____ TEXT EXCERPT
Mental health funding largely escaped a government-wide halt in new spending under President Obama's proposed $3.8 trillion budget for the next fiscal year, which begins on October 1.
The mental health program winners in the new budget—released in February—include the National Institutes of Health (NIH), the Substance Abuse and Mental Health Services Administration (SAMHSA), and community health centers. The increases in those areas came despite Obama's promise to flatline most federal discretionary spending in the Fiscal 2011 budget as part of a three-year freeze in new spending.
“We're very, very encouraged,” said Lizbet Boroughs, associate director of APA's Department of Government Relations, about the proposed mental health funding.
The NIH would get a $1 billion boost in Fiscal 2011, to $32.3 billion, under the president's budget. That increase would benefit research funding at NIH's three mental-healthrelated institutes—the National Institute of Mental Health, National Institute on Drug Abuse, and National Institute on Alcohol Abuse and Alcoholism.
The SAMHSA budget, which provides the bulk of the federal government's funding for mental health services, also would grow by $110 million, or 3.2 percent under the Obama budget. Additionally, mental health programs at community health centers would receive $25 million of a $290 million overall increase proposed for the centers.
________
____ RECORDS SHOWN
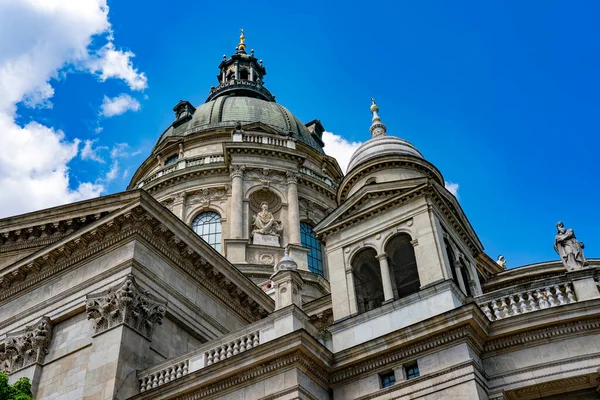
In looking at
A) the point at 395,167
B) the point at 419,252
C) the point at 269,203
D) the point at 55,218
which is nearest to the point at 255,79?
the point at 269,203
________
____ RECORDS SHOWN
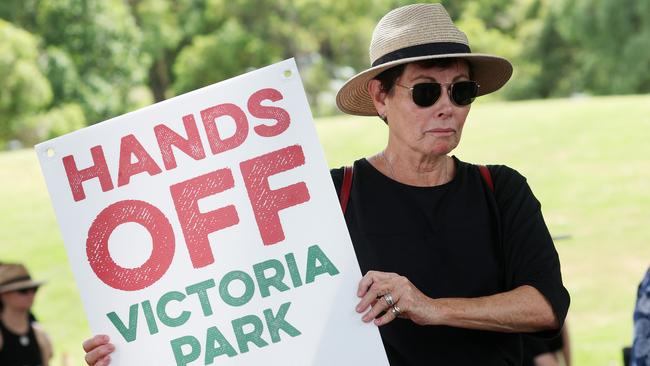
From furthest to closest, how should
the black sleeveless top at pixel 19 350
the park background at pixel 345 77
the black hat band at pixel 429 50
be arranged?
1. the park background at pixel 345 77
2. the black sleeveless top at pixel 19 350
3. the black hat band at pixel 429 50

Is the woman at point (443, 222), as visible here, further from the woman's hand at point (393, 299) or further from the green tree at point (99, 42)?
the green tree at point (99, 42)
________
____ RECORDS SHOWN
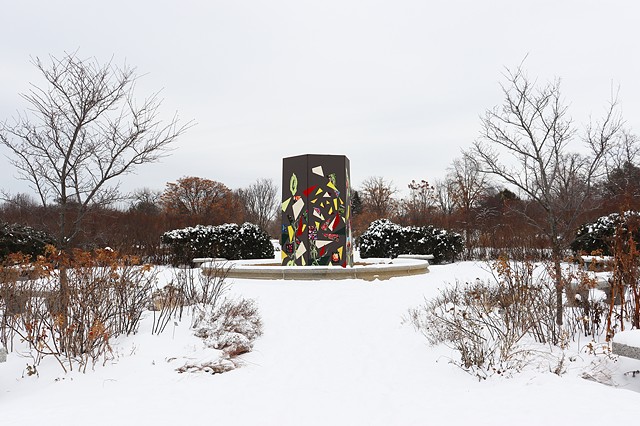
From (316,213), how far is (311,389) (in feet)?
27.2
________
= TASKS FOR THIS EXERCISE =
A. Answer these questions from the budget article:
(i) On what date does the next fiscal year begin?
(ii) What position does Lizbet Boroughs hold?
(iii) By how much would the SAMHSA budget grow under the Obama budget?
B. Rewrite part of the budget article, replacing "winners" with "beneficiaries". Start at the words "The mental health" and stop after "Abuse and Alcoholism.".
The entries have no connection to the budget article.

= OUTPUTS BY TASK =
A.
(i) October 1
(ii) Associate director of APA's Department of Government Relations
(iii) $110 million, or 3.2 percent

B.
The mental health program beneficiaries in the new budget—released in February—include the National Institutes of Health (NIH), the Substance Abuse and Mental Health Services Administration (SAMHSA), and community health centers. The increases in those areas came despite Obama's promise to flatline most federal discretionary spending in the Fiscal 2011 budget as part of a three-year freeze in new spending.
“We're very, very encouraged,” said Lizbet Boroughs, associate director of APA's Department of Government Relations, about the proposed mental health funding.
The NIH would get a $1 billion boost in Fiscal 2011, to $32.3 billion, under the president's budget. That increase would benefit research funding at NIH's three mental-healthrelated institutes—the National Institute of Mental Health, National Institute on Drug Abuse, and National Institute on Alcohol Abuse and Alcoholism.